On a different note, I’ve noticed recently that there seem to be a lot of suicide books.  Thirteen Reasons Why came out ten years ago, and suddenly it’s a series on Netflix.  The Program series centers around suicide, and there are three books and several novellas in the series out already.  Also, it’s not like a bunch of adults are writing these, but teens aren’t into them.  These books are selling.  These books are popular.  Many teenagers are buying and reading suicide books.  And there’s no way that I’m the only teenager who mirrors book characters, so I’m sure that there are many other teenagers who read books like this and then feel deeply sad.  Some of those teenagers probably started off more sad than I did, so how are they coping with this?  This seems concerning!  People should be concerned!  Why are suicide books so popular?  Are teens okay?  Are suicide books becoming the next big thing?  :/  Clearly, if they become the new big thing, this blog will be a fangirl heaven for Vonnegut, Bradbury, and Arthur C. Clarke.  

 

If I had written this book, it wouldn’t be a series with three or more novels.  It would be a Bradbury-ish short story.  In my version, “The Program” wouldn’t hide the fact that they’re erasing people’s memories, yet the parents would be okay with that.  Parents would willingly send their kids away to get their memories erased.  Isn’t that scarier?  

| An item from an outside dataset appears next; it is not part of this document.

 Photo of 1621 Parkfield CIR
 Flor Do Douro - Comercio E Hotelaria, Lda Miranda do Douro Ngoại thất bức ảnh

From there, there are two directions it could go.  The first one is that the book would focus on Realm.  Instead of all of the nonsense about him falling in love with Sloane and then finding her after she was done with The Program, I would have him fall in love with her and then never tell her.  He would do this because he would take his job very seriously, he would want her to recover, and he wouldn’t want to risk her not recovering just because of him.  Maybe he would even know that he would never find someone else like her, that she would be the only girl he would ever fall in love with, but he loves her enough to let her go.  This experience would make him grow as a person, but he would also get very sad because he just watched the only girl he would ever love walk away (maybe she would even forget him).  Because of his sadness, they would wipe his memories too, erasing all that he gained as a person from the experience.  

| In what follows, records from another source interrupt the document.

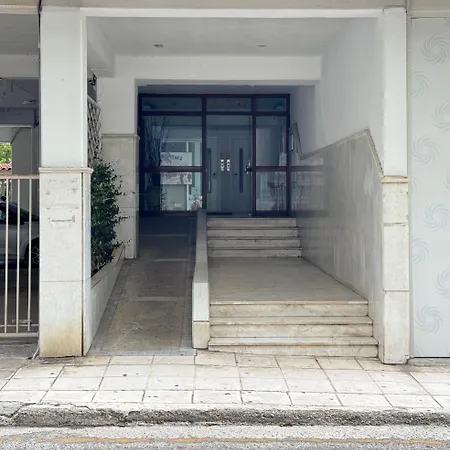 Flat With Incredible Sea View 파트라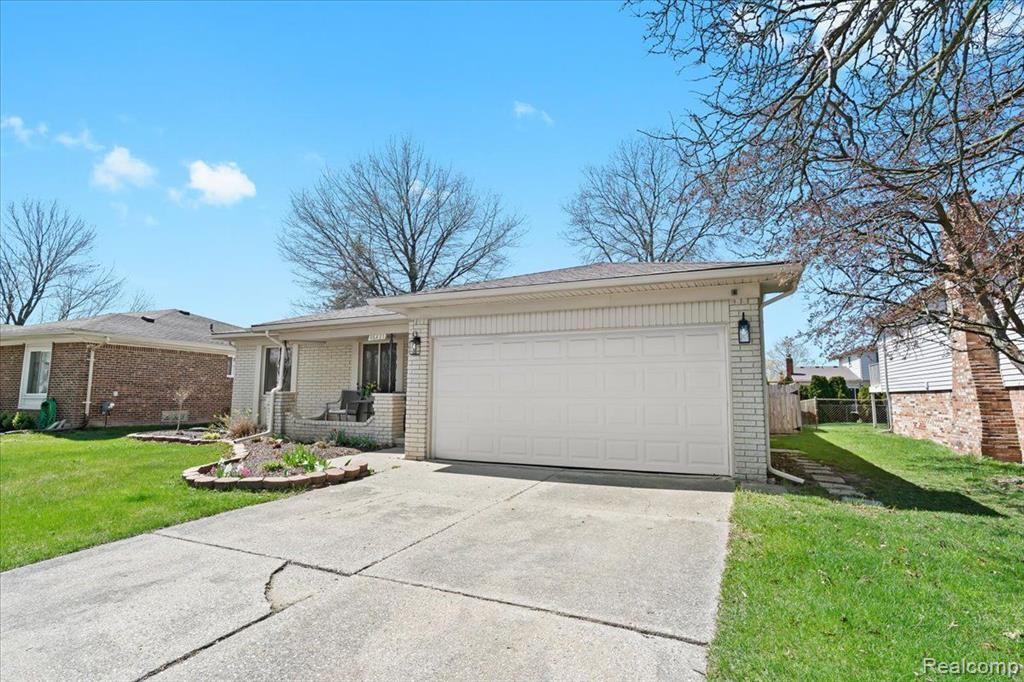 46433 Plum Grove Drive, Macomb, MI 48044 — Photo 3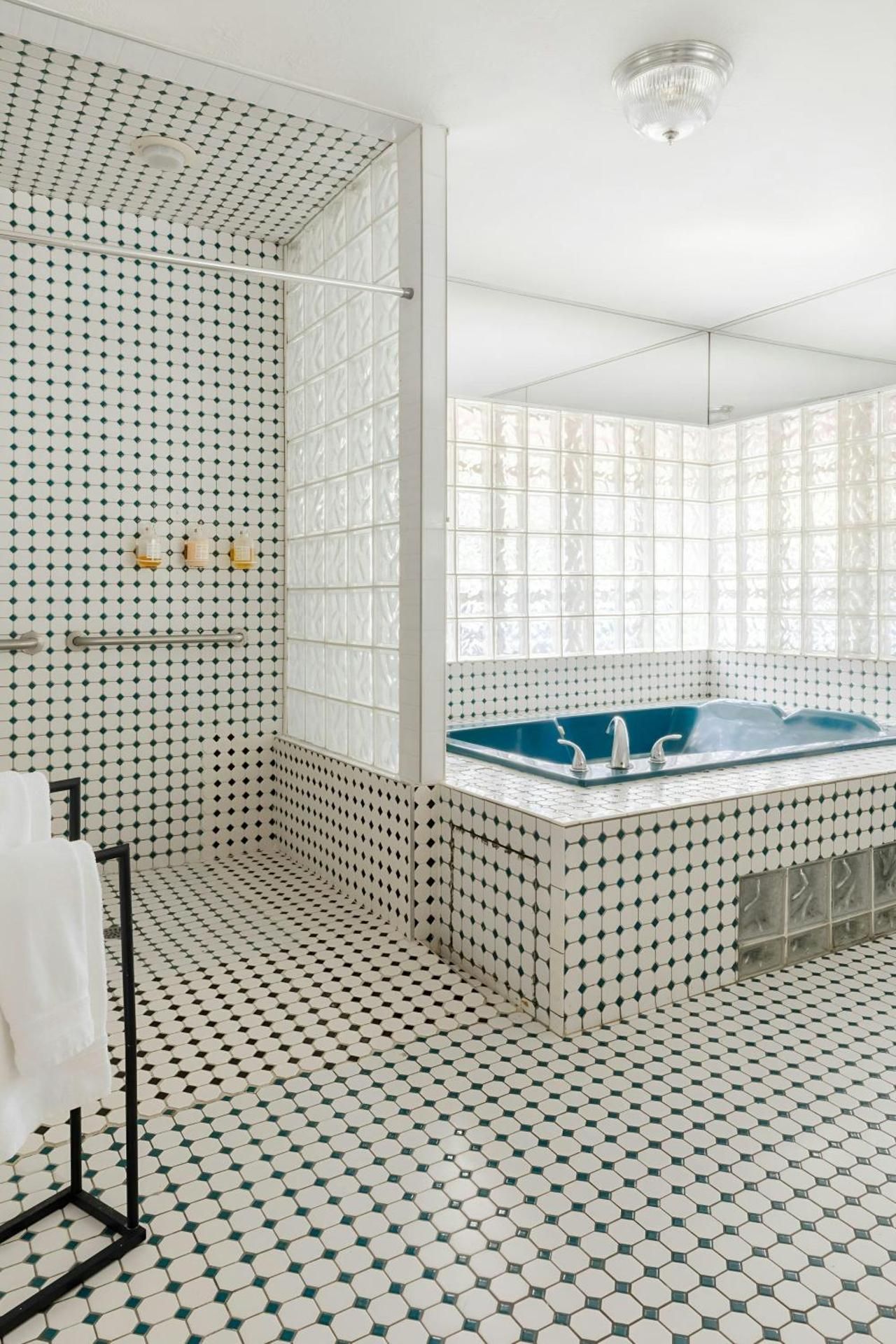 Queen Room with Sofa Bed - Mobility and Hearing Accessible with Roll-in Shower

The other way I could go with it would still focus on Sloane, but it would start on the day that she was taken away to “The Program”.  In my version, no one around her would have tried to kill themselves, and she wouldn’t even be that sad.  She would be sad, obviously, but not to the extent that she was in the book.  Her parents probably would have sent her away because they didn’t want to be the people with the sulky child.  At first, most of the story would be about how she didn’t want to forget her life, and how it was all a misunderstanding, and she shouldn’t be there.  But as the story progressed, she would slowly stop complaining as she forgot everything and became a hollow shell of a person, albeit a socially acceptable hollow shell, that her parents were proud to have.  Have a little soma, my dear, you’ll feel much better.  (And if you don’t know what that refers to, you need to read more of the old dystopians.)

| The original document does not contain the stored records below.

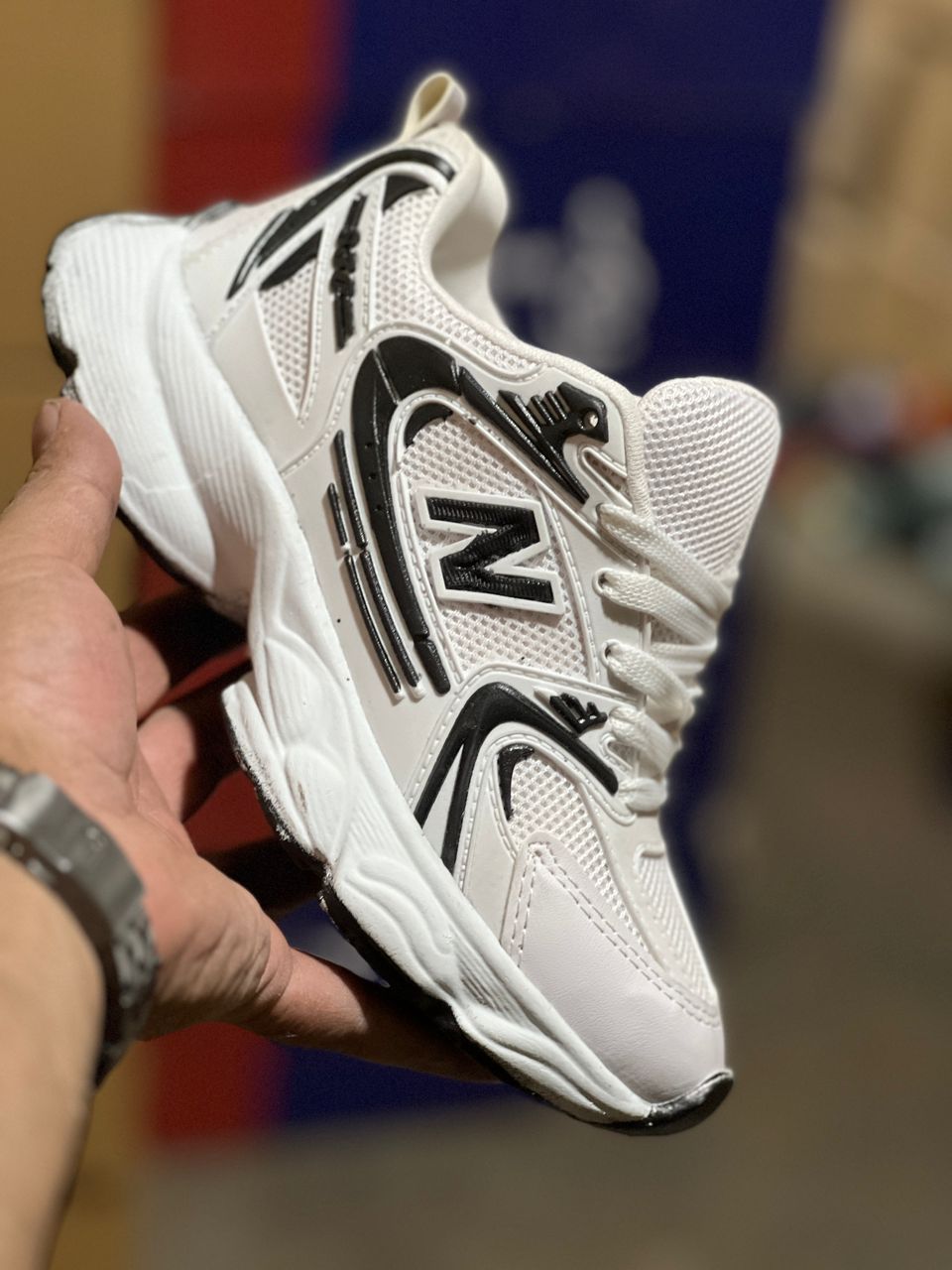 کتونی نیوبالانس زنانه رنگ سفید مشکی کتونی دخترانه نیوبالانس ۵۳۰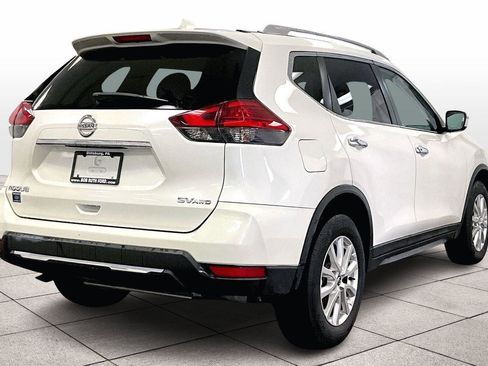 Used 2017 Nissan Rogue SV image 11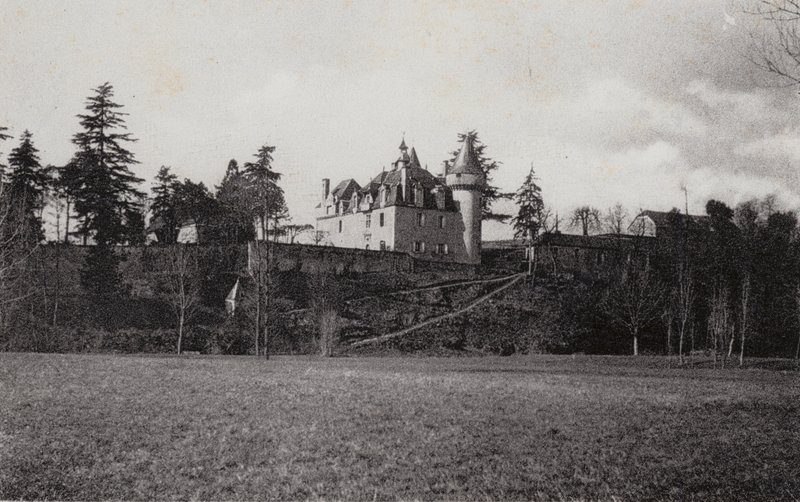 Cazoules, Château De La Fonte-Haute autorstwa French Photographer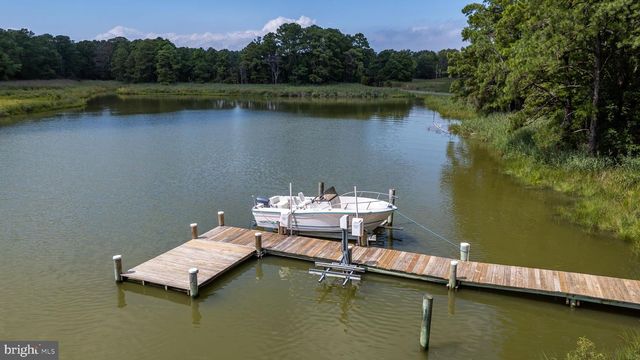 100 EARECKSON LN, Stevensville, MD 21666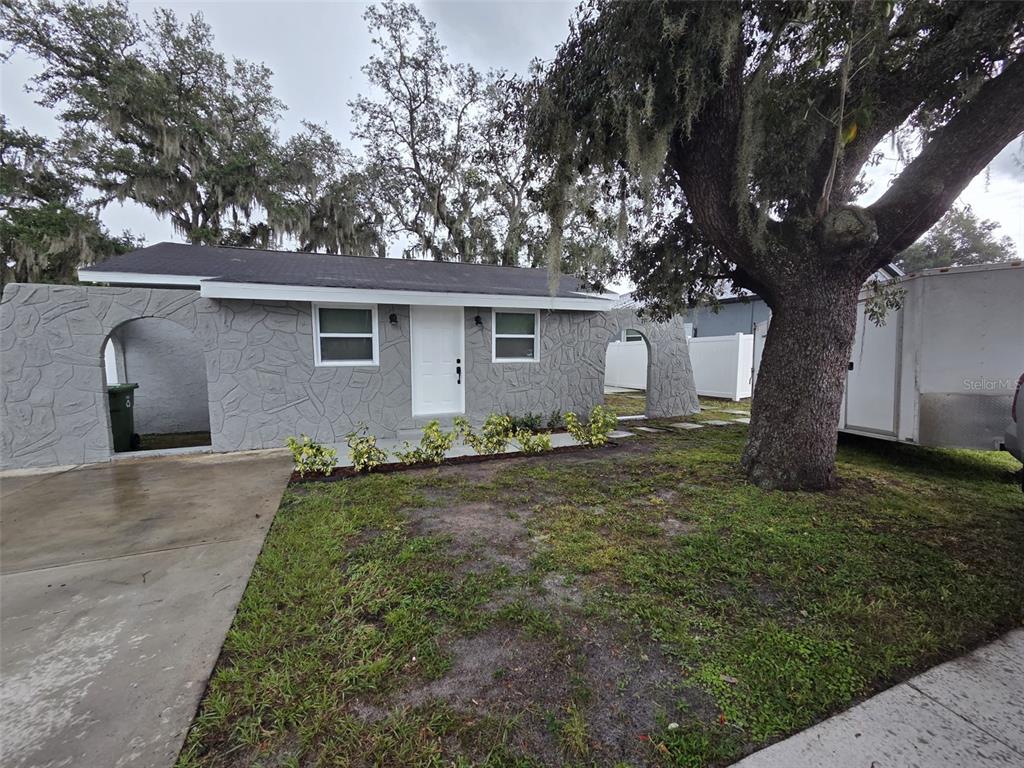 10009 N OJUS DRIVE, TAMPA, FL — photo 2 of 23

In my opinion, both of those would be much sadder than the original and also much better.  

I’m sure that at the end of this series there will be some kind of happy ending.  But that’s not realistic.  In the real world, there aren’t always happy endings, and even though I don’t want every book to be something that could totally happen in the real world, there need to be some books that don’t have happy endings.  I know I’m guessing at the end of a series I will likely never read, but there is a time and a place for endings that make you sad.  This should be one of them.  

One and a half out of five stars.  Because this could have been wonderfully sad, and maybe it could have really meant something, but instead it followed every young adult book cliche.  And it was so maudlinly sad as to be hard to read.